Simon Sheikh (born 1986) is an Australian activist who is currently CEO of superannuation fund Future Super. He was the National Director of GetUp! from 2008 to 2012. He was a delegate to the economics stream of the Australia 2020 Summit and was named the New South Wales Young Professional of the Year in 2007.

==Education and career==
He was born in Sydney, and has ancestry from India, Pakistan, Britain, New Zealand and Australia.

He is the son of Michael Sheikh, an Indian-born Pakistani industrial chemist and inventor and British New Zealander, Rhonda Badham. He attended Camdenville Public School and later gained entry to Fort Street High School. He later studied economics at the University of New South Wales, while working full-time in the Services Marketing team at Telstra and as a public servant at the NSW Treasury.

Sheikh represented Australia as the youth representative at the Commonwealth Heads of Government Meeting in Uganda in 2007.
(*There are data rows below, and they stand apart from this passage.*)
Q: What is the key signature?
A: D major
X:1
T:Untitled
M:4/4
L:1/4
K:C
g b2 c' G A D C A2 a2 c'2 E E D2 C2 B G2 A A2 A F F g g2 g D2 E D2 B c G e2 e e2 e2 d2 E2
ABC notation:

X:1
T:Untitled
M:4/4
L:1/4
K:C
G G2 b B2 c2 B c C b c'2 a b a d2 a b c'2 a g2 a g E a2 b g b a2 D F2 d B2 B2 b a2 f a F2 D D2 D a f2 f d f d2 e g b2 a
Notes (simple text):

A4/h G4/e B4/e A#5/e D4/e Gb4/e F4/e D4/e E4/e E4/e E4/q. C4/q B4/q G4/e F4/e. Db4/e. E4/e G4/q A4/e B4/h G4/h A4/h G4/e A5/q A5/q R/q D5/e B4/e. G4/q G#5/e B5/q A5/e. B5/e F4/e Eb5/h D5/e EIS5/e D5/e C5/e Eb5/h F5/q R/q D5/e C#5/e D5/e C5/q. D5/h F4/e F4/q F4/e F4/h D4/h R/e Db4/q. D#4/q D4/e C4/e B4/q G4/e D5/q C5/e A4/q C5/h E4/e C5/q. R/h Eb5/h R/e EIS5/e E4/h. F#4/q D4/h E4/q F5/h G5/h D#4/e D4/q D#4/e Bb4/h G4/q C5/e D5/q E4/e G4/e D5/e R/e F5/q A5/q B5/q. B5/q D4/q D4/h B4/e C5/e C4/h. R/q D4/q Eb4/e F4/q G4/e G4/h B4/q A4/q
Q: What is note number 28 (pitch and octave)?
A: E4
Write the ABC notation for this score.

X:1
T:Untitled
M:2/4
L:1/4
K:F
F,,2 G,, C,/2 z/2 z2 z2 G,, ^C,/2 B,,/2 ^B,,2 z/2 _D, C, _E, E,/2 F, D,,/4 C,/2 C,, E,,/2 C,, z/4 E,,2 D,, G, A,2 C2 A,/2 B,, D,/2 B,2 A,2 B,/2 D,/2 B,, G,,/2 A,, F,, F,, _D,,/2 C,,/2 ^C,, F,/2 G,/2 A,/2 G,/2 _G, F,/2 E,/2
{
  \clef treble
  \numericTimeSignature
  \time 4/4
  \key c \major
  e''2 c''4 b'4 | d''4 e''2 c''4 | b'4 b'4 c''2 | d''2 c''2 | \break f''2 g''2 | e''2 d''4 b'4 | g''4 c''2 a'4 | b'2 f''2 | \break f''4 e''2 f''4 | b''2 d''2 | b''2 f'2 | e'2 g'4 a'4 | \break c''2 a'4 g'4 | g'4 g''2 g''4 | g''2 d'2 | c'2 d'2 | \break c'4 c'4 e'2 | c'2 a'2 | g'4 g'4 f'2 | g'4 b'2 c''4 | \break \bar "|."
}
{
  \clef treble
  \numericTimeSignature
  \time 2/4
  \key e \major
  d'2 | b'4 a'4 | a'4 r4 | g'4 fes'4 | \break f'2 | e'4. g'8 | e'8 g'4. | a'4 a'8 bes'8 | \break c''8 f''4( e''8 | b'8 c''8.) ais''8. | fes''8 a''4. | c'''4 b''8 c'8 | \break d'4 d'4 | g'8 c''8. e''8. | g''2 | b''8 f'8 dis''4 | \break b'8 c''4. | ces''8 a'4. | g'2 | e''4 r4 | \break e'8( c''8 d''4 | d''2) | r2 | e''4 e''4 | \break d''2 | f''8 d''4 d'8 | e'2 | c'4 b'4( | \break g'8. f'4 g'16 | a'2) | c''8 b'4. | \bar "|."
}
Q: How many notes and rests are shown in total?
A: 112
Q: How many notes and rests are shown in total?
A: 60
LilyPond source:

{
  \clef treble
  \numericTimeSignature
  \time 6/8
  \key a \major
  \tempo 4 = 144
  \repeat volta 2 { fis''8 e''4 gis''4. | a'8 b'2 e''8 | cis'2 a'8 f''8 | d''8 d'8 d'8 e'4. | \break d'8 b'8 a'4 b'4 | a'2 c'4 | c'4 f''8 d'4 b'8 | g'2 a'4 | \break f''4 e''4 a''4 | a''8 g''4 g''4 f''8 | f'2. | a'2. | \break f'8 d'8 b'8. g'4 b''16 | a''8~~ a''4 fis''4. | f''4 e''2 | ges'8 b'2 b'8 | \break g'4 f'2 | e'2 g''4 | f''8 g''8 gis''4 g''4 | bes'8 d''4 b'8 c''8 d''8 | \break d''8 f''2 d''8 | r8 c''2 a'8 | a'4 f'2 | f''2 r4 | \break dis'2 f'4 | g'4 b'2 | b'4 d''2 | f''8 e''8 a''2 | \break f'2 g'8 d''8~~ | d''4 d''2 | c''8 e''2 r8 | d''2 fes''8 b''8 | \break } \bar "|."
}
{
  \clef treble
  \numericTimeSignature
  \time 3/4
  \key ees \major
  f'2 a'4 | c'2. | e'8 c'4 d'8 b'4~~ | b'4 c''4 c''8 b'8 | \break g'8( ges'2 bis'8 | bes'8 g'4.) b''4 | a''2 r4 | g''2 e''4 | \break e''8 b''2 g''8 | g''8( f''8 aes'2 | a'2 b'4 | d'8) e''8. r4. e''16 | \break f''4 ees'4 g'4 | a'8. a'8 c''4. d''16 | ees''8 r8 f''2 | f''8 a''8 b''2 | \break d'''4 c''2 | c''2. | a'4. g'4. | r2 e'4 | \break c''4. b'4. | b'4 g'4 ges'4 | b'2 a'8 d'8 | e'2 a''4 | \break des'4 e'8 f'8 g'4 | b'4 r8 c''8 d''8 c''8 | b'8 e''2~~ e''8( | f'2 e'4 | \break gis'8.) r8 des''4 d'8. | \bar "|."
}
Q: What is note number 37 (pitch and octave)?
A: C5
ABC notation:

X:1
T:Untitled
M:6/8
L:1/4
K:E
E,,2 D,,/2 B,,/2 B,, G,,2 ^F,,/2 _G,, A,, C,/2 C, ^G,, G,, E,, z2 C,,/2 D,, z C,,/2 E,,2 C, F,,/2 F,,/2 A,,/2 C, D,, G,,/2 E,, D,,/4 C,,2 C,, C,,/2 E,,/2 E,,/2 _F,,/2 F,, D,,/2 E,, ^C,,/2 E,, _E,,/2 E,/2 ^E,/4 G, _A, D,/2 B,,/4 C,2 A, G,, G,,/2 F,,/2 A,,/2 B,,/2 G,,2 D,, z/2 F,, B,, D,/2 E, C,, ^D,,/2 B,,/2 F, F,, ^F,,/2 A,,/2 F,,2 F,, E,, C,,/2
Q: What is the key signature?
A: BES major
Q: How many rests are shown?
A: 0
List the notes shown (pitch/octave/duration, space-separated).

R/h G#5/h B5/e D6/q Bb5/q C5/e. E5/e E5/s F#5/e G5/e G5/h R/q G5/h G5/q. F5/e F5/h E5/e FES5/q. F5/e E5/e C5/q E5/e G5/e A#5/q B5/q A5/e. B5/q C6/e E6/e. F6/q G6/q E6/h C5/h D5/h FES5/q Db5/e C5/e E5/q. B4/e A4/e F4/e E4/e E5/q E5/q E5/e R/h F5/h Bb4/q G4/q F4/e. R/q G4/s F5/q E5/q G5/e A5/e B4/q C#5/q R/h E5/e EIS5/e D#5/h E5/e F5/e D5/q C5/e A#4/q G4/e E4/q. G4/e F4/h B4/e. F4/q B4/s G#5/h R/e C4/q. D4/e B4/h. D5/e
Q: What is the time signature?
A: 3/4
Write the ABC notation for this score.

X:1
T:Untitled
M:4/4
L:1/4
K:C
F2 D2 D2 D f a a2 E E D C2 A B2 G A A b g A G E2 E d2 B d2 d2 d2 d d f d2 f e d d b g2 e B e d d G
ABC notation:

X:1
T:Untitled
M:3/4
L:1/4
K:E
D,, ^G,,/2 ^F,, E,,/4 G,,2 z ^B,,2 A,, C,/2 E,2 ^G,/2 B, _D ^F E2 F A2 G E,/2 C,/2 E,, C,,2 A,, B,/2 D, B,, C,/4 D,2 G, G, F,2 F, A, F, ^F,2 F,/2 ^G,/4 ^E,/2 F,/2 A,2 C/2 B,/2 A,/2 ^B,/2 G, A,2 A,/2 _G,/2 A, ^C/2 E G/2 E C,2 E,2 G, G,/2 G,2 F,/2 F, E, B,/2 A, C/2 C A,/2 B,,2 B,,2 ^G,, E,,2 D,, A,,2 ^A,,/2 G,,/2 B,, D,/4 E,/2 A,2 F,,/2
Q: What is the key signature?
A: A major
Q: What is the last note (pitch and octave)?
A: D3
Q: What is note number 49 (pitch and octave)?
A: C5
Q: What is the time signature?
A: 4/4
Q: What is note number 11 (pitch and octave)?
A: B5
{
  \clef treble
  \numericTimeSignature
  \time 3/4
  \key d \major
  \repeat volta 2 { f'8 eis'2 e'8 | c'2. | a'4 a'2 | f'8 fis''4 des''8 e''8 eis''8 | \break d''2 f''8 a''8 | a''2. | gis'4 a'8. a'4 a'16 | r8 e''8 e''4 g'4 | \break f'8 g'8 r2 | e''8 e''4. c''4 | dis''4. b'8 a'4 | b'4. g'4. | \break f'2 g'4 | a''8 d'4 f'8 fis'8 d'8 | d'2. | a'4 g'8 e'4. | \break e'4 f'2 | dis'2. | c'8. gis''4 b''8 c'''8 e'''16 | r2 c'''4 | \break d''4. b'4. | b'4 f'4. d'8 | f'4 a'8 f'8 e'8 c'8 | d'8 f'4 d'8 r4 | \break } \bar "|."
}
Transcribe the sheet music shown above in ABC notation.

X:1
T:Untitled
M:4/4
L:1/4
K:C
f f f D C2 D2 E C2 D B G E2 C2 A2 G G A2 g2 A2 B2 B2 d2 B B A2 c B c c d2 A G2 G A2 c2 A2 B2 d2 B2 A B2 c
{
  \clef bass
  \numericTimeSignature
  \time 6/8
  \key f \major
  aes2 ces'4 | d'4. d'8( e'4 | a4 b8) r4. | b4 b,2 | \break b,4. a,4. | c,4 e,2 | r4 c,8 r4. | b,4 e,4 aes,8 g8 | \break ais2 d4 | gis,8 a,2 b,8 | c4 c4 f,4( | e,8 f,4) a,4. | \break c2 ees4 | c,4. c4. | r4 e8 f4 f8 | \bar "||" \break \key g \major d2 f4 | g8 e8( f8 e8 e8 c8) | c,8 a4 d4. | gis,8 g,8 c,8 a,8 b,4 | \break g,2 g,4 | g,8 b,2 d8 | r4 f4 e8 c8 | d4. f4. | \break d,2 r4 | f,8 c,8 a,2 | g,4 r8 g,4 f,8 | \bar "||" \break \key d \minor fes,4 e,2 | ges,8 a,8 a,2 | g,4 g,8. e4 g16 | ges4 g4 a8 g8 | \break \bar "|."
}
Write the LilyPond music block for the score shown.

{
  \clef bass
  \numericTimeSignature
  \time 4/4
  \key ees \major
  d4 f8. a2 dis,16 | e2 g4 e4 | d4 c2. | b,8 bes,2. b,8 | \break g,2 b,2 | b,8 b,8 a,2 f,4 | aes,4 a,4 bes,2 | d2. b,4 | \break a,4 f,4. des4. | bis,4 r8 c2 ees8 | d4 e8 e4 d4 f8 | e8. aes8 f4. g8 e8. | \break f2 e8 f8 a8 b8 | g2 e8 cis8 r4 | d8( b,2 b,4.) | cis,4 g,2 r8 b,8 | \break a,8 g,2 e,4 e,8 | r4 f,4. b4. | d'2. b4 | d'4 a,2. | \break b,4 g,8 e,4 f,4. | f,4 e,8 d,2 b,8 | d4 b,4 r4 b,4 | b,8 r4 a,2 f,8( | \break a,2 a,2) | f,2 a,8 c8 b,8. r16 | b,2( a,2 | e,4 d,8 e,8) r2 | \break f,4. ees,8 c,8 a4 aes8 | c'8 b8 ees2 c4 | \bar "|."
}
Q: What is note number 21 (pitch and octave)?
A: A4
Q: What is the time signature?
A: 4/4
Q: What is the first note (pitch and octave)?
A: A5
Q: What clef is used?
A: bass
In 2009 he was part of the Sydney Leadership Program run by Social Leadership Australia at The Benevolent Society.

===GetUp!===
He became National Director of GetUp! in September, 2008, at the age of 22.

He stepped down from being National Director of GetUp! on 27 July 2012, stating that he intended to avoid burnout. GetUp! claims its membership increased from 270,000 to 610,000 during his four-year term. 80,000 people donated to GetUp! in the 12 months up to July 2012. He is succeeded as director by Sam McLean.

=== Future Super ===
Sheikh is managing director of Future Super, an ethical superfund, which he co-founded with Adam Verwey.

==Political career==
Sheikh was a financial member of the Australian Labor Party for two years from 2004 to 2006.

In 2013, Sheikh unsuccessfully stood as a candidate for the Australian Greens seeking election to the Senate representing the Australian Capital Territory.

==Personal life==
In November 2011, Sheikh married Australian climate activist Anna Rose.